Cyberbullying is the use of electronic communication such as cell phones, computers, and tablets to bully a person, typically by sending messages of an intimidating or threatening nature.
Cyberbullying can occur through SMS, text, apps, or online through social media, forums, or games.
The most common places cyberbullying occurs are:
- social media
- text messaging
- instant messaging
- online forums
- chat rooms
- online gaming communities
What can cyberbullying look like?
- sending lies or posting embarrassing photos or videos of someone on social media
- sending hurtful, abusive, or threatening messages, images, or videos
- impersonating someone and sending mean messages to others on their behalf through fake accounts
How can I protect my child from cyberbullying?

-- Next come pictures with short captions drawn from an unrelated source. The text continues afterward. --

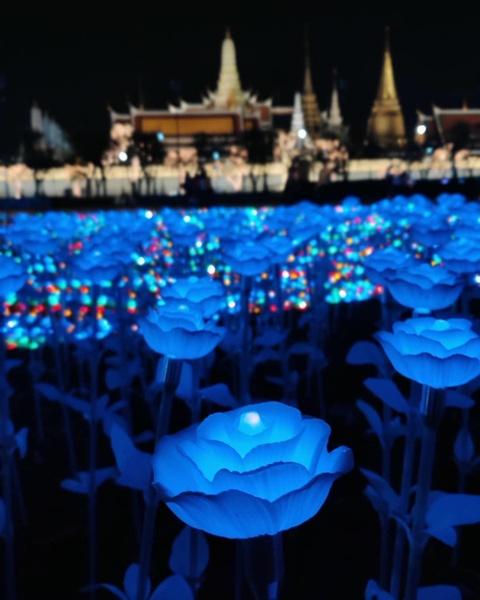 'Canh dong Hoang gia' Thai Lan ruc sang, chao mung nha vua dang quang hinh anh 5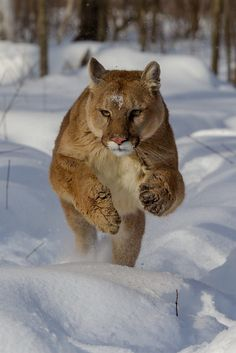 Mountain Lion on the Hunt by Chris Montano Jr.**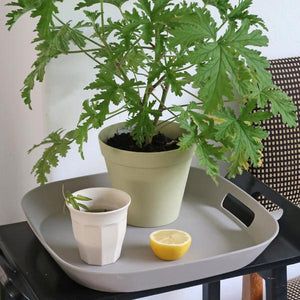 The Zuperzozial Foursquare serving tray in grey holding a potted plant, cup, and lemon.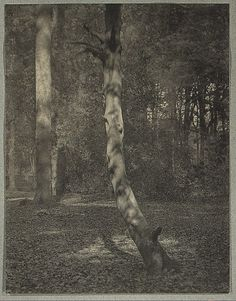 In Deerleap Woods - A Haunt of George Meredith  Frederick H. Evans  (English, London 1853–1943 London)  Date: 1909 Medium: Platinum print. Evans was attracted to two subjects difficult to treat in a highly personal manner: simple landscape and cathedral architecture. Both motifs had become banal in the works of commercial photographers of the late nineteenth century, and Evans gave them a new life.
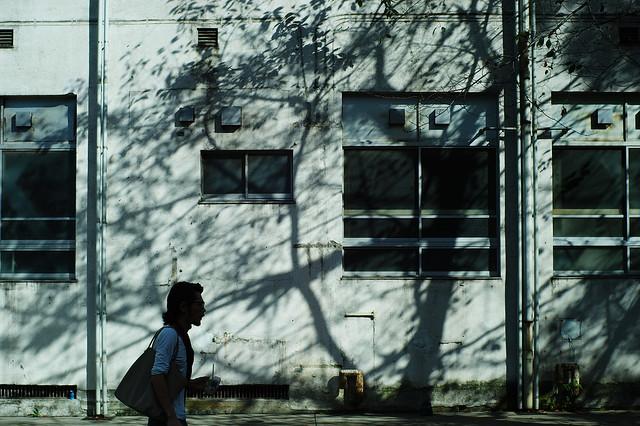 校舎外壁の影絵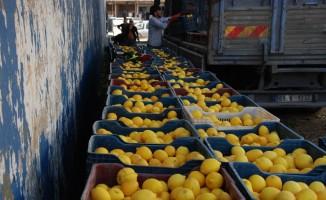 Yağışlar hasadı geciktirdi, limon dalında kaldı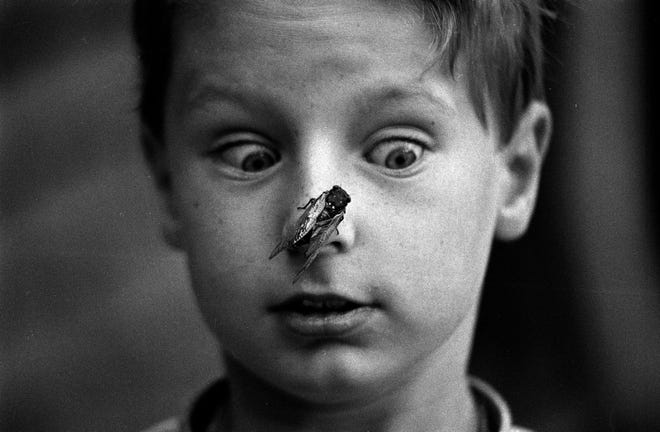 Tim Wangler, 8, gets a close look at a cicada June 11, 1990, in Elmhurst.
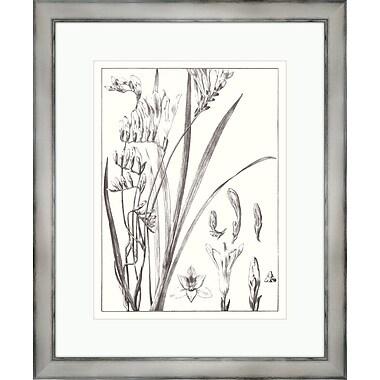 Melissa Van Hise Gray Flora lll Framed Graphic Art
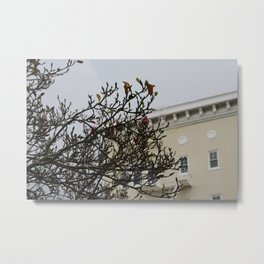 Photograph of a pink and white blossom tree in front of a light yellow San Francisco house Metal Print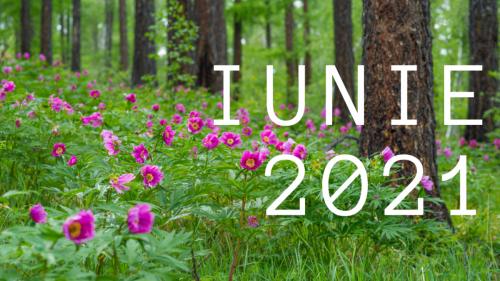 Iunie 2021
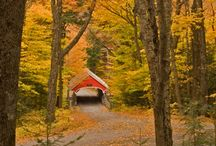 Covered bridges / by Charlyn Baillie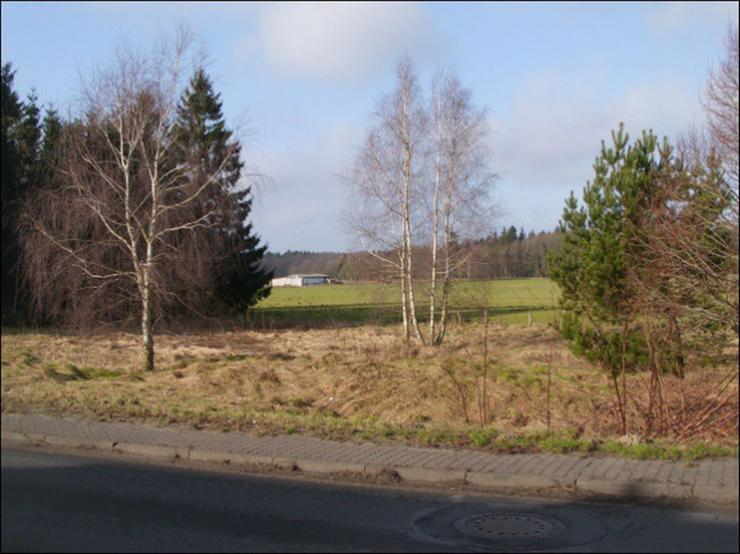Bild 3: Baugrundstück in Lühmannsdorf 10 km vor der Insel Usedom
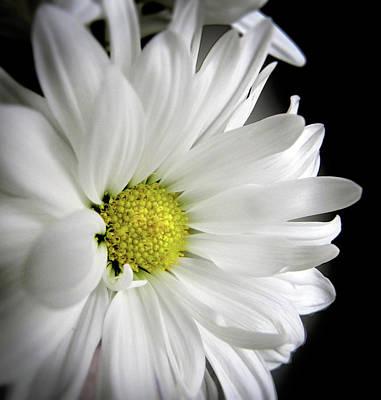 White Petals Art Print by Julie Palencia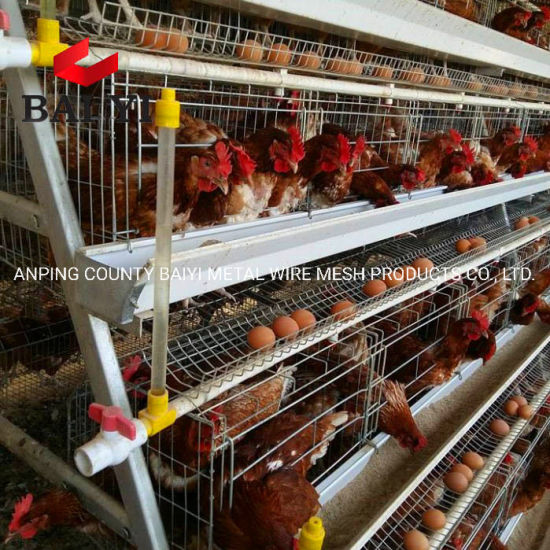 Chicken Wire Mesh Poultry Battery Cages for Sale in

- set social media accounts to private
- educate them on password safety
- ensure they don't share identifying information
- check their accounts regularly
- report cyberbullies and disengage
- teach your child to think before sharing and posting
- manage location sharing
How can I, as a parent, stop cyberbullying?
- keep the computer in a common area at home
- learn how various social networking apps and sites work
- talk with your child about online issues
- build trust with your child(ren)
- tell you child not to respond to any cyberbullying behaviour
- don't overreact or blame your child
- don't underreact by telling them to "just let it go," or "shrug it off"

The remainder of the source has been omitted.